You will also want to tell your child that your media preferences do not represent the world at large and that media outlets will plug specific, favored viewpoints. Even so, growing a political consciousness is largely about critical thinking, which is something that requires a depth of knowledge and information on a particular given subject. Talk to your child the importance of reading many articles and listening to varied views—even those opposite their own.
Politics and Kids: Some Tips
Looking for a way to start your child’s political education? Here are some tips:
- Forget politics, discuss the issues. The details and the muckraking of political campaigns can be boring. But the issues and why they make a difference can generate a lot of fascinating discussion. Ask open-ended questions of your child, for instance, “How would you solve this problem?” Having the conversation will teach you much about each other on a much deeper level and bring you closer together, as a result.
- Just vote. Even if you’re voting for the lesser of the two evils in a given election, let your child see that voting is an important privilege. Demonstrate for your child the ins and outs of voting from voter registration to casting a ballot. You want this to become a familiar process for your child.
- Make the law come alive. That pothole the two of you encounter on the commute to school each day affects your child’s life. When the city decides to take tax dollars and repair the road, this also affects your child’s life, but the repair may come at the expense of something your child deems more important, such as building a new playground. Talk about it—this is a discussion that can have a lasting impact on your child’s political outlook.
- Let your child choose the time, the place, and the subject. Don’t lecture your child on your beliefs lest you bore him to tears, but rather let your child be the one to show the way. Wait for his questions and use them as jumping off points for discussion.
- Don’t pretend to know everything. Has your child asked you a question you can’t answer? Go look it up together, either by googling the topic or by going to your local library for some in depth research. Your child will be impressed by the process and learn that it’s okay not to know, but that it is essential to seek answers.
- Show them how to stay current. Many of us begin the day by surfing specific news sites or by watching television news programs. Help your child find and use a method for keeping abreast of the topics that are important to him.
- Lend support to efforts at activism. Is your child running for student council? Let him know you think that’s GREAT. Offer your help and support.
- Make politics an exciting subject. The minutiae of legislature and the procedures for getting laws passed can be boring and your child will tune you out. Instead, talk about the fun, lesser known facts about politics.
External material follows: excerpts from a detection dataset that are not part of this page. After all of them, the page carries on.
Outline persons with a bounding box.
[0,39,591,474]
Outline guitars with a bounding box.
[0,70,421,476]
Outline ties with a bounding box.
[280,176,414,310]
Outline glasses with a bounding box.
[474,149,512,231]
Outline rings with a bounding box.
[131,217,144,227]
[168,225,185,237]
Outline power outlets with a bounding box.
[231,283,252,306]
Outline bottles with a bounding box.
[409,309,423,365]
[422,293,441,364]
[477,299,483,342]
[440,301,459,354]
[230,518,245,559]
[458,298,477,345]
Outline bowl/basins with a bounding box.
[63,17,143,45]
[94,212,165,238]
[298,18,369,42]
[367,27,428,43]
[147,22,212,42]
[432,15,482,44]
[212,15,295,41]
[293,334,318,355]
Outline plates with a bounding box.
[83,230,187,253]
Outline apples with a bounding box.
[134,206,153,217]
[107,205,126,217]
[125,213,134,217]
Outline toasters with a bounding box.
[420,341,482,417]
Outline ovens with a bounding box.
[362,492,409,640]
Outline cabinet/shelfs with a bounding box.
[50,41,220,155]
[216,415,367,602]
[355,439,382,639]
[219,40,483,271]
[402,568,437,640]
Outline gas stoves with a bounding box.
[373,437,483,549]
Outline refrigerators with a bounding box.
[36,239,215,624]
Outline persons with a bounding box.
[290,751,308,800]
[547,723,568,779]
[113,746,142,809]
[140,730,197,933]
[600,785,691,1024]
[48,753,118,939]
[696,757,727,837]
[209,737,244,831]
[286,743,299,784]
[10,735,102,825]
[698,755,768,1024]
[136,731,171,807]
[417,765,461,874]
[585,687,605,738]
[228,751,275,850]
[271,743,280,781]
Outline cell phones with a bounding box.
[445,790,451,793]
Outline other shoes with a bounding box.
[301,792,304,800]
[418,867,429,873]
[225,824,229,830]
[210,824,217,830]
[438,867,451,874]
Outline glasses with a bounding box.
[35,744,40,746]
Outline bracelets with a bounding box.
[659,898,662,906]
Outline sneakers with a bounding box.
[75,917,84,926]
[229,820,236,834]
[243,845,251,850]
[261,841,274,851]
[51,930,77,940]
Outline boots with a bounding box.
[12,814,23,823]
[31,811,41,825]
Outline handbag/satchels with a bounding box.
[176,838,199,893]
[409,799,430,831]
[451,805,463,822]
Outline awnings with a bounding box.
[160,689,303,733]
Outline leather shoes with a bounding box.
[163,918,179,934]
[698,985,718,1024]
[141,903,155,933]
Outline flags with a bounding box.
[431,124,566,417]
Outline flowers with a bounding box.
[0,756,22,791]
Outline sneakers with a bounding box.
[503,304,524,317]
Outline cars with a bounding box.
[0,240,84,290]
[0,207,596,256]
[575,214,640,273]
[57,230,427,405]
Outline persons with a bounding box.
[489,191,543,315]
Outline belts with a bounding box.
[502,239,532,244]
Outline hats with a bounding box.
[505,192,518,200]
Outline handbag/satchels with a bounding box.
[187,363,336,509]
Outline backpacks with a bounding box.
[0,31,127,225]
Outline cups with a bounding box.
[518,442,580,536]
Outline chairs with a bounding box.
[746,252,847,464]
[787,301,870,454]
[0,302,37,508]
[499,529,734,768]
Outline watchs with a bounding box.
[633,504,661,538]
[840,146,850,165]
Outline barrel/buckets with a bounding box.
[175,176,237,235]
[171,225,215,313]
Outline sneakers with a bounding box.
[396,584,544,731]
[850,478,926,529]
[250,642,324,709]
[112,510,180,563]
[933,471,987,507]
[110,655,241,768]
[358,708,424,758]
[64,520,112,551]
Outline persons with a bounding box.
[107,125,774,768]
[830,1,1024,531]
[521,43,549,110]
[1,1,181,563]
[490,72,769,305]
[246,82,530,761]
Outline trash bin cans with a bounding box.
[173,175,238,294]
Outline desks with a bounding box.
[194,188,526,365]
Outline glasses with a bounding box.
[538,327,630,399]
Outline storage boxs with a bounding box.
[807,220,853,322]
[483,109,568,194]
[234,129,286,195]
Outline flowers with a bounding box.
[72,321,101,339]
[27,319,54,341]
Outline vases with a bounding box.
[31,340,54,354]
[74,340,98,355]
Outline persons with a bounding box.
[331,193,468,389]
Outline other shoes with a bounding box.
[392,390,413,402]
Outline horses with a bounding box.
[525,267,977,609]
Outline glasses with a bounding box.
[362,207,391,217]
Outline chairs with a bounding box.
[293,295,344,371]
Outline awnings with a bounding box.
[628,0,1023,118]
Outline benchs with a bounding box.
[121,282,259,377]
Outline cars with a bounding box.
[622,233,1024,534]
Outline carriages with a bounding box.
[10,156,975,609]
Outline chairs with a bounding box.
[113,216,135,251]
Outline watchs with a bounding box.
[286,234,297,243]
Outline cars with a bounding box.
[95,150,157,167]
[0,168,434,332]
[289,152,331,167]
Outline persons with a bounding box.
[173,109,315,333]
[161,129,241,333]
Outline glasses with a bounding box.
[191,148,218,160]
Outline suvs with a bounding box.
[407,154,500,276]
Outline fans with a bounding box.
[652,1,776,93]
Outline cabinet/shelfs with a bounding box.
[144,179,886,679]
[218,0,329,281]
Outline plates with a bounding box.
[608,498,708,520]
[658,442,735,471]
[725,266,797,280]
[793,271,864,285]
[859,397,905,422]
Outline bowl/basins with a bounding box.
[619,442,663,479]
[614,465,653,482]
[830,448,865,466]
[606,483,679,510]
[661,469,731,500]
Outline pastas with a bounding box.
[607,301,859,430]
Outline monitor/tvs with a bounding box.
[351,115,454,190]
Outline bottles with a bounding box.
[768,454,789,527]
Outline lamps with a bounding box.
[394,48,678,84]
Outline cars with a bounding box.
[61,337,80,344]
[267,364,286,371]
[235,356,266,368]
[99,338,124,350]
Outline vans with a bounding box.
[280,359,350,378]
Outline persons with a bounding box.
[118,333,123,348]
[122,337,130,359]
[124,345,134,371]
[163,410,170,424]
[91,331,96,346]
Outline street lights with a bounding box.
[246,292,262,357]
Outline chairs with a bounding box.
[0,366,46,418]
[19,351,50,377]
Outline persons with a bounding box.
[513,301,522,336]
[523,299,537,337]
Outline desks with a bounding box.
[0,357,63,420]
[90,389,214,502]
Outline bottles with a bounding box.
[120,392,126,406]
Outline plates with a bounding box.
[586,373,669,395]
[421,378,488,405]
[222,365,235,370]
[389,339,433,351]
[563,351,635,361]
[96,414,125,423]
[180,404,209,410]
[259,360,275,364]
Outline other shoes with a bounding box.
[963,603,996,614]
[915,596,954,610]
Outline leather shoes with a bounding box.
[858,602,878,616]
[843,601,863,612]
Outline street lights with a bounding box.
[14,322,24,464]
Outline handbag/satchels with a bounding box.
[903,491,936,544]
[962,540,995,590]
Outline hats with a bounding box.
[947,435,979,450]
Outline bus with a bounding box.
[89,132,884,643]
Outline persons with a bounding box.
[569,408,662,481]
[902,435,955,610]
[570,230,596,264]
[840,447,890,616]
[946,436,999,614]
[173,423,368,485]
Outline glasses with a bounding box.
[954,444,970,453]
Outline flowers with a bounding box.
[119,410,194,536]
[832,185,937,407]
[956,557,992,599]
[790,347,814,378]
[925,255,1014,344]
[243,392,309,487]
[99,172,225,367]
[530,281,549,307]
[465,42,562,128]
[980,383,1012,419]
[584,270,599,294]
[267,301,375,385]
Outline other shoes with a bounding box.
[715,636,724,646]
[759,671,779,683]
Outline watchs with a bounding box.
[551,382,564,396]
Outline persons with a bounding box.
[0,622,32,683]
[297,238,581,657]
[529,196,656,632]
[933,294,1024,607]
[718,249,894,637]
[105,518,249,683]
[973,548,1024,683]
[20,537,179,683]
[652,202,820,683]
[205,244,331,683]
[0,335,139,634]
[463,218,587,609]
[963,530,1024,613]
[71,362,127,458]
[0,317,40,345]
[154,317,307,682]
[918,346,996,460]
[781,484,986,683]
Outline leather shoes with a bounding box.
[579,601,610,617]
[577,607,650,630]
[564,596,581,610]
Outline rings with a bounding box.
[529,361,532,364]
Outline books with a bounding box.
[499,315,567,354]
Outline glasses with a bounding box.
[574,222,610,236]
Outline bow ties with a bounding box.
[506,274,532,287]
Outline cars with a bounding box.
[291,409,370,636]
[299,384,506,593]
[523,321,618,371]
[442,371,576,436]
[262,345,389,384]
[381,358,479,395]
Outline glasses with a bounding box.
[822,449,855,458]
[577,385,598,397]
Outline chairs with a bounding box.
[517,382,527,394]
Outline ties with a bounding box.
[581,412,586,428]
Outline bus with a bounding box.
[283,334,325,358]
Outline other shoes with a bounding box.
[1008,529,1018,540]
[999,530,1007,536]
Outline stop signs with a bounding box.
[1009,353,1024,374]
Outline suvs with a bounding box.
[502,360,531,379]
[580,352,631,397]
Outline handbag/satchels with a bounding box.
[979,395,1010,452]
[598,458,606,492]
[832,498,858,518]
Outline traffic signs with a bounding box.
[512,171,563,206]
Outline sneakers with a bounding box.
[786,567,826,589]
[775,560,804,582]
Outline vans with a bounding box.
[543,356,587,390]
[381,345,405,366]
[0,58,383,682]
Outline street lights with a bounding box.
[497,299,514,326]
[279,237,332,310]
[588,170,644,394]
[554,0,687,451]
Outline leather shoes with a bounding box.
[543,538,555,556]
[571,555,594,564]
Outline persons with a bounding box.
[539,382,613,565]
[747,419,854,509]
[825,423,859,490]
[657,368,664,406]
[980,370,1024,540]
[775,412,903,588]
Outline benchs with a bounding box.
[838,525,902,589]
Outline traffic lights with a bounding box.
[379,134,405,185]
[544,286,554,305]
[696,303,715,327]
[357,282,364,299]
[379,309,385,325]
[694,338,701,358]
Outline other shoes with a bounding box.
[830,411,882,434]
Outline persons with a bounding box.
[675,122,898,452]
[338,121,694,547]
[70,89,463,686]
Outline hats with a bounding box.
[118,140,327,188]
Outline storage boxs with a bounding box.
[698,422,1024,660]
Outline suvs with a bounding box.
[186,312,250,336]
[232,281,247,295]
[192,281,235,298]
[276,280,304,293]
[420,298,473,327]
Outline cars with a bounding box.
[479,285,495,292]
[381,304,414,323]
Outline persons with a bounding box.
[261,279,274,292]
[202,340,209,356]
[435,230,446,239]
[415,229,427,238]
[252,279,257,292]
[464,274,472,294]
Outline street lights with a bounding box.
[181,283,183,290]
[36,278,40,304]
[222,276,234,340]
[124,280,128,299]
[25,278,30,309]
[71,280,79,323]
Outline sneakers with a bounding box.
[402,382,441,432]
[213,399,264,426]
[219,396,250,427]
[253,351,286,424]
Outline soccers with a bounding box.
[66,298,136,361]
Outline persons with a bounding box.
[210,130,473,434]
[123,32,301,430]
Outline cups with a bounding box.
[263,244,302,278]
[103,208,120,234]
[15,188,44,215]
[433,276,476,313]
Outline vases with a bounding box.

Politics and Kids: 5 Fun Facts
Here are five fun facts about politics:
- The first president to be born in the United States was Martin Van Buren whose birthday was December 5, 1782. That makes him the first president born after the signing of the Declaration of Independence!
- Some presidents have had famous presidential pets, but perhaps none as unusual as the pet alligator that John Quincy Adams, the sixth U.S. president, kept in a White House bathtub.
- Only two U.S. presidents were signatories to the Declaration of Independence, John Adams and Thomas Jefferson. Now here’s where it gets spooky: both of them died on July 4, 1826, on the 50th anniversary of that document.
- Neither Washington nor Lincoln had the benefit of a college education, along with seven other American presidents.
- The tallest U.S. president was Abraham Lincoln at 6 foot 4. The shortest president, James Maddison was a full foot shorter than that, coming in at 5 foot 4 inches.